Mohon tunggu...
KOMENTAR
Politik

Jakarta

26 Maret 2012   19:12 Diperbarui: 25 Juni 2015   07:26 141 0
Malam tidak sesejuk kemarin meskipun hujan baru mengguyur Jakarta. Mungkin kesejukan sudah habis tersedot oleh emosi orang-orang di kota ini, yang penuh hiruk-pikuk dan ambisi pribadi. Entah apa yang dikejar. Uang, kekuasaan, kesenangan, namun ada juga yang sibuk mengurus soal aurat dan surgawi. Entah berapa lama lagi saya tinggal di kota ini. Bangun jam enam pagi, menyetir 2 jam menuju kantor, 10 jam bekerja, menyetir lagi 3 jam menuju rumah, 6 jam untuk tidur, dan tersisa hanya 3 jam untuk keluarga. What kind of life is that ? Saat remaja dulu saya mempertanyakan keberadaan Tuhan. Saat ini saya mempertanyakan kualitas hidup.
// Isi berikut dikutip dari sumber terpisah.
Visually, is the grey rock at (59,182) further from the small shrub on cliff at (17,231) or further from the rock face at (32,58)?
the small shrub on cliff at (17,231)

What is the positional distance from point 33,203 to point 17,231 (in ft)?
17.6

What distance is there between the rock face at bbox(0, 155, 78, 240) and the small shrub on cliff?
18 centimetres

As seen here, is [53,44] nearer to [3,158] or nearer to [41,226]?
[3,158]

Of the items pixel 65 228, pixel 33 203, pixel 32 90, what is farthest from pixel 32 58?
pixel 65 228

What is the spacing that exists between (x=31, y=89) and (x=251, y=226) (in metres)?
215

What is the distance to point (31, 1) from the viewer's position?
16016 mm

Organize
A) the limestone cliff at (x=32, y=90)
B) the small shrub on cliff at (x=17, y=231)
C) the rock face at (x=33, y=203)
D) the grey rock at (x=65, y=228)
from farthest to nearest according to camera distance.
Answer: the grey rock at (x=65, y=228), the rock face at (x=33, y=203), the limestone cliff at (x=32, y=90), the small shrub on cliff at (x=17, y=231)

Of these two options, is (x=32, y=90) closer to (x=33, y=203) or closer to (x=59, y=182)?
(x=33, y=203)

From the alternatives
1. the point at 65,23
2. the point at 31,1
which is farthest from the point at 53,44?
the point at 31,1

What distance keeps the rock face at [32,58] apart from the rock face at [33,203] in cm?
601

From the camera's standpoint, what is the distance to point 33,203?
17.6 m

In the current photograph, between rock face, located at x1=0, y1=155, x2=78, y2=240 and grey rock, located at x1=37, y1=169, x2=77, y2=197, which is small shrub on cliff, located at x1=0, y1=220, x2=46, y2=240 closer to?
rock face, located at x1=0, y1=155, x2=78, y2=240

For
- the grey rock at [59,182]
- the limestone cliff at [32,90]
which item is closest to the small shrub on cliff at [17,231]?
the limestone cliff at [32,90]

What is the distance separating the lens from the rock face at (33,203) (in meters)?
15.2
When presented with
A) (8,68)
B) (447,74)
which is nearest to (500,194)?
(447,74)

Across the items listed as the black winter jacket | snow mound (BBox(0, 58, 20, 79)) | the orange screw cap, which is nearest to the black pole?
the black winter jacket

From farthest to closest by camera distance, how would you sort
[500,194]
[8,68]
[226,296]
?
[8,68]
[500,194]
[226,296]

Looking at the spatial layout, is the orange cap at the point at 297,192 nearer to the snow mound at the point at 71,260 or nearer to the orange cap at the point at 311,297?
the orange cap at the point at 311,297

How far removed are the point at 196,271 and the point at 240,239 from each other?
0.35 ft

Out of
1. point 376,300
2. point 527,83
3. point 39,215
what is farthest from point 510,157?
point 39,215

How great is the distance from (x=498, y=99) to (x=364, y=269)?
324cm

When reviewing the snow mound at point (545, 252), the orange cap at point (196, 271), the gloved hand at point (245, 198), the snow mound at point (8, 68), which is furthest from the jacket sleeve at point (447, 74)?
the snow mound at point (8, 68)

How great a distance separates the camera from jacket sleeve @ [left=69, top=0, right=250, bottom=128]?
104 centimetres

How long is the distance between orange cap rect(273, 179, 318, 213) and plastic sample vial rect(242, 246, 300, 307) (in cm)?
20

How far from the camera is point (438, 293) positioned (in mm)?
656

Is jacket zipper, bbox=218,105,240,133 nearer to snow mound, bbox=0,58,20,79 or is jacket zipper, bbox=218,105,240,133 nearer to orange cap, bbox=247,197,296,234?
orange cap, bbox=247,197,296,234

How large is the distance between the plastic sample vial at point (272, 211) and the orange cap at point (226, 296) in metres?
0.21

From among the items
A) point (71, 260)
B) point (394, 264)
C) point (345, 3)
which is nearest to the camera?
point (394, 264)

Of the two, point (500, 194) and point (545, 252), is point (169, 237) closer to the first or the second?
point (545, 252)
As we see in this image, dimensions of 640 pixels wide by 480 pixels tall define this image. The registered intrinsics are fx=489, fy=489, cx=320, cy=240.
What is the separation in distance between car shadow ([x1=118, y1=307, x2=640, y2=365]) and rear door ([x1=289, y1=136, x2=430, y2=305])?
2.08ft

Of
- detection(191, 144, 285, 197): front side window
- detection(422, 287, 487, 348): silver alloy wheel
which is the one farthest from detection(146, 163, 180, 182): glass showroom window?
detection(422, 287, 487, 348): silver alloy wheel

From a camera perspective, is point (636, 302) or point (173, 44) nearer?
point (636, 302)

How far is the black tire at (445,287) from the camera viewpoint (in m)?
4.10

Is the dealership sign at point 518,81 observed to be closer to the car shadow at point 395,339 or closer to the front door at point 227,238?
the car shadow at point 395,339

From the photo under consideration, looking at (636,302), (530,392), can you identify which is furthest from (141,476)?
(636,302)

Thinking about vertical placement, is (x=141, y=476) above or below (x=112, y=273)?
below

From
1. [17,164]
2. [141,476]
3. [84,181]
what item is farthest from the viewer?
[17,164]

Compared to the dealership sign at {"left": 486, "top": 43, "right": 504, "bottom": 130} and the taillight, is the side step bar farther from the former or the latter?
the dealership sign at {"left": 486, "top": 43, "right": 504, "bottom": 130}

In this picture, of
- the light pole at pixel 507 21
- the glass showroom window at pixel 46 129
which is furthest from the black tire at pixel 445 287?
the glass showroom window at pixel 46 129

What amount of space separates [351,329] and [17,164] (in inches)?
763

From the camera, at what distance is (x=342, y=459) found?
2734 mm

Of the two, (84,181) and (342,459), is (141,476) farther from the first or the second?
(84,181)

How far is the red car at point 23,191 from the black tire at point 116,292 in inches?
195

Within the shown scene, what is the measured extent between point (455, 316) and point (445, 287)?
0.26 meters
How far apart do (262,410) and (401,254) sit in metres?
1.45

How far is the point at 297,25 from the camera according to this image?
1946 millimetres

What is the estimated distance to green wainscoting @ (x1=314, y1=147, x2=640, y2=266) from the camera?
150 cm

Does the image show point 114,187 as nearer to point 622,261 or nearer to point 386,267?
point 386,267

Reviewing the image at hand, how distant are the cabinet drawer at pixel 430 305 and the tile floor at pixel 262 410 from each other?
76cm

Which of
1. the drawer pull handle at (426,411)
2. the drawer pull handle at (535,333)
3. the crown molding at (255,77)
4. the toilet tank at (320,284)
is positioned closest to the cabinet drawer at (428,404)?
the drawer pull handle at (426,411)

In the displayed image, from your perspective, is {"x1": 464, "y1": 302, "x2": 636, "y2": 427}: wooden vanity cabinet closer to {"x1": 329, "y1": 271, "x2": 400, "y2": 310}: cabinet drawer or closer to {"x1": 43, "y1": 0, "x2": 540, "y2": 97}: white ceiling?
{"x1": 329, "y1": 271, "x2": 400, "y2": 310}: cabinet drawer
Teringat cerita seorang teman yang cemburu dengan kualitas hidup orang-orang di daerah asalnya. Setiap pulang kampung ke rumah orang tuanya di Purworejo, Jawa Tengah, banyak kerabat dan saudara yang menganggapnya telah sukses menaklukkan Jakarta. Tolak ukurnya adalah mobil yang dibawanya mudik selalu berganti tiap tahun. Awalnya dia menyimpan bangga atas pujian-pujian itu. Hingga suatu saat ia memperhatikan kehidupan seorang lelaki paruh baya disana. Jam empat sore sudah tiba di rumah sehabis mengajar di Sekolah Dasar setempat. Masih sempat bercengkerama dengan keluarga dan para tetangga, apalagi meluangkan waktu untuk ritual di masjid dekat rumahnya. "Hidupnya bersahaja banget, gue ngiri sama bapak itu", kata teman saya yang sudah kepala empat.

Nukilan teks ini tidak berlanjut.